Model is not improving enough

retr00h · May 20, 2023, 12:33pm

I am trying to train a CNN to classify pictures but even after 100 epochs over the training set (around 60k images) the test accuracy stays at around 30%, which is definitely not enough, while the training accuracy oscillates between 95% and 97%, and the CCE loss oscillates between 4 and 6. Is there anything I can do to improve the test accuracy?
Here is the model

class BirdClassifier(nn.Module):
    def __init__(self):
        super().__init__()
        # Input size: [3, 224, 224]
        self.conv1 = nn.Conv2d(in_channels = 3, out_channels = 10, kernel_size = 3, padding = 1) # Output size: [batch_size, 10, 224, 224]
        self.pool1 = nn.MaxPool2d(kernel_size = 2, stride = 2) # Output size: [batch_size, 10, 112, 112]
        self.relu1 = nn.ReLU(True)
        self.conv2 = nn.Conv2d(in_channels = 10, out_channels = 20, kernel_size = 3, padding = 1) # Output size: [batch_size, 20, 112, 112]
        self.pool2 = nn.MaxPool2d(kernel_size = 2, stride = 2) # Output size: [batch_size, 20, 56, 56]
        self.relu2 = nn.ReLU(True)
        self.conv3 = nn.Conv2d(in_channels = 20, out_channels = 30, kernel_size = 3, padding = 1) # Output size: [batch_size, 30, 112, 112]
        self.pool3 = nn.MaxPool2d(kernel_size = 2, stride = 2) # Output size: [batch_size, 30, 28, 28]
        self.relu3 = nn.ReLU(True)
        self.fc1 = nn.Linear(in_features = 30 * 28 * 28, out_features = 1000)
        self.fc2 = nn.Linear(in_features = 1000, out_features = 525)
        self.relu4 = nn.ReLU(True)
    
    def forward(self, x):
        x = self.conv1(x)
        x = self.pool1(x)
        x = self.relu1(x)
        x = self.conv2(x)
        x = self.pool2(x)
        x = self.relu2(x)
        x = self.conv3(x)
        x = self.pool3(x)
        x = self.relu3(x)
        x = self.fc1(x.view(x.size(0), -1))
        x = self.fc2(x.view(x.size(0), -1))
        x = self.relu4(x)
        return x

And here are the train function and an evaluate function, which calculates the accuracy over a dataset:

def evaluate(model, dataset, device):
    wrong, correct, total = 0, 0, 0
    for data in tqdm(dataset):
        img, expected_class = data
        img = img.to(device)
        output = torch.argmax(model(img.view(1,3,224,224)))
        total += 1
        if expected_class == output:
            correct += 1
        else: wrong += 1
    return abs(correct - wrong) / total

def train(model, criterion, optimizer, train_dataloader, train_dataset, test_dataset, device, epochs = 1):
    for epoch in range(0, epochs):
        loss = 0
        for data in tqdm(train_dataloader):
            img, expected_output = data
            img = img.to(device)
            expected_output = torch.tensor(expected_output, device = device)
            output = model(img.view(img.size(0), 3, 224, 224))
            l = criterion(output, expected_output)
            loss += l
            optimizer.zero_grad()
            l.backward()
            optimizer.step()
        print('Epoch [{}/{}], loss: {:.4f}'.format(epoch + 1, epochs, loss))
        if epoch % 5 == 0:
            print('Training accuracy: {:.4f}'.format(evaluate(model, train_dataset, device)))
            print('Test accuracy: {:.4f}'.format(evaluate(model, test_dataset, device)))

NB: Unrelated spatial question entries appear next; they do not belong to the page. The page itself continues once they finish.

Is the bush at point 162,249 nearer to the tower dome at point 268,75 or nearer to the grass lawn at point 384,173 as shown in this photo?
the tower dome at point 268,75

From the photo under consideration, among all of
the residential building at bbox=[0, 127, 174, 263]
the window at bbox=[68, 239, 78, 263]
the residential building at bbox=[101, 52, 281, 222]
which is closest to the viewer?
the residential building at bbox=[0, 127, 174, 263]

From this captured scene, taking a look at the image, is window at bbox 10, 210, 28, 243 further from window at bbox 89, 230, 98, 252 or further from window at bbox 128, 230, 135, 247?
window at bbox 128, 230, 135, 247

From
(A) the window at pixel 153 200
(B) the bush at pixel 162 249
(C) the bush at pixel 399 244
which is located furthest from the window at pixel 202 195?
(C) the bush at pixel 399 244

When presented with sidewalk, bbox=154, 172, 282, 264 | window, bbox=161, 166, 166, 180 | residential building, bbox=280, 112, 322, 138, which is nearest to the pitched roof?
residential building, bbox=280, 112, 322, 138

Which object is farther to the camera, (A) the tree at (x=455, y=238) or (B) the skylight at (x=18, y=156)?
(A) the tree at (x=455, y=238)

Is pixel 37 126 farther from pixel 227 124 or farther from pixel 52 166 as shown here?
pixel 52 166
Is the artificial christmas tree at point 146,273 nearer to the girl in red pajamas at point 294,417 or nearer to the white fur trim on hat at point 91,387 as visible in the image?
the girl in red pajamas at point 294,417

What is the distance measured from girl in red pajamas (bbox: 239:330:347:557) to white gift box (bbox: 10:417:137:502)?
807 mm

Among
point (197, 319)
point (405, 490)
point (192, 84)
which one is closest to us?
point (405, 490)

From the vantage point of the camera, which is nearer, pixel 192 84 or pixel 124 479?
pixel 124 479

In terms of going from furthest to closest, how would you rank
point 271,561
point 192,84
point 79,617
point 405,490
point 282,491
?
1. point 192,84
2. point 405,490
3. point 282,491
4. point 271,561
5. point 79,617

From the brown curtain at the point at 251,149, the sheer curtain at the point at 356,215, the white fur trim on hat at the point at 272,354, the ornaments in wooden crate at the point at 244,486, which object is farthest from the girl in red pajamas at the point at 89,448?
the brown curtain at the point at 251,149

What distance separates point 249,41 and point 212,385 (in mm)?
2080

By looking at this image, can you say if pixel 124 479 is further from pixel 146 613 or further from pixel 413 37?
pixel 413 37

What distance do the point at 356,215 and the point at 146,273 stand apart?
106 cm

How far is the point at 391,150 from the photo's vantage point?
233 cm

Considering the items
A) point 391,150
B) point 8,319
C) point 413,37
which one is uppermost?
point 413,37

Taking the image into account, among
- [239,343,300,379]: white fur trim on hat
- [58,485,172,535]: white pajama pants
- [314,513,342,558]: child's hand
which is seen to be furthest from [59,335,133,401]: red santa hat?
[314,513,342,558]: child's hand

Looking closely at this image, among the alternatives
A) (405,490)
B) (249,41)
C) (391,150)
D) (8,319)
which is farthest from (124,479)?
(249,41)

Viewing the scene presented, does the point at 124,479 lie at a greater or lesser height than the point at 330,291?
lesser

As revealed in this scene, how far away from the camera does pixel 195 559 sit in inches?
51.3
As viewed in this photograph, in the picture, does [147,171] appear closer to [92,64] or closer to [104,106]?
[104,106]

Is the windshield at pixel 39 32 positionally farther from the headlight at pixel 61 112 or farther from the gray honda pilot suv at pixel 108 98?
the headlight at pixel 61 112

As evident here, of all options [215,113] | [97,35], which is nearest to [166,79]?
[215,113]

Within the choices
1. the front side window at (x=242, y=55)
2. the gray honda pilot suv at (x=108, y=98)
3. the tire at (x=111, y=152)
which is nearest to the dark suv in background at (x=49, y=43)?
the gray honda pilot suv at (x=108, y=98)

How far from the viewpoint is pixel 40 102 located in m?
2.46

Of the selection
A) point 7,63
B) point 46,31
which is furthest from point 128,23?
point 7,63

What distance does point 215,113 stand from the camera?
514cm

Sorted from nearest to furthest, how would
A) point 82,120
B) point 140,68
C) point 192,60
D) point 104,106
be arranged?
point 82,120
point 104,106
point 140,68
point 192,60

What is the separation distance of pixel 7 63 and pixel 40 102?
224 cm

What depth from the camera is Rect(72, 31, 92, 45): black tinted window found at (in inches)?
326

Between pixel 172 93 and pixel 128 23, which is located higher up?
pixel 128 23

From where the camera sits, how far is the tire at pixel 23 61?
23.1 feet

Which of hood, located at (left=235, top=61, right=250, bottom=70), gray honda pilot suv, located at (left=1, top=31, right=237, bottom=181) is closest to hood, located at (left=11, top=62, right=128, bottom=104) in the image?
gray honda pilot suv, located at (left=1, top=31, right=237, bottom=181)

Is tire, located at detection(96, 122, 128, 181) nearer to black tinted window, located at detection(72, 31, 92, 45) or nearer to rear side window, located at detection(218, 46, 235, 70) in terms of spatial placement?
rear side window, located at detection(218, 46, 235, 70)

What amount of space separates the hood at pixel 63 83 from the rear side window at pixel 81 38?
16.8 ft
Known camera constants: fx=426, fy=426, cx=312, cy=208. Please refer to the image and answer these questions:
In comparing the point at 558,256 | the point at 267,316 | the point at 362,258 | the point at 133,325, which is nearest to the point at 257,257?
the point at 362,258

Finally, here the model is loaded, trained and evaluated:

device = 'cpu'
use_saved_model = True
MODEL_PATH = '/kaggle/working/model.pth'
if cuda.is_available(): device = 'cuda'

model = BirdClassifier()
if use_saved_model:
    model.load_state_dict(torch.load(MODEL_PATH))
    print('Model loaded')
    
model = model.to(device)
summary(model, (3,224,224))

criterion = nn.CrossEntropyLoss()
optimizer = optim.Adam(model.parameters(), lr = 1e-3, weight_decay = 1e-5)
train(model, criterion, optimizer, train_dataloader, train_dataset, test_dataset, device, epochs = 10)
torch.save(model.to('cpu').state_dict(), MODEL_PATH)
# Model 1 trained epochs: 250

ptrblck · May 20, 2023, 7:49pm

Using a ReLU on the output is often not a good idea as it clips the logits, so I would probably remove it.
Also, without an activatiom function between self.fc1 and self.fc2 these layers could collapse to a single one so either add an activation or remove one of them.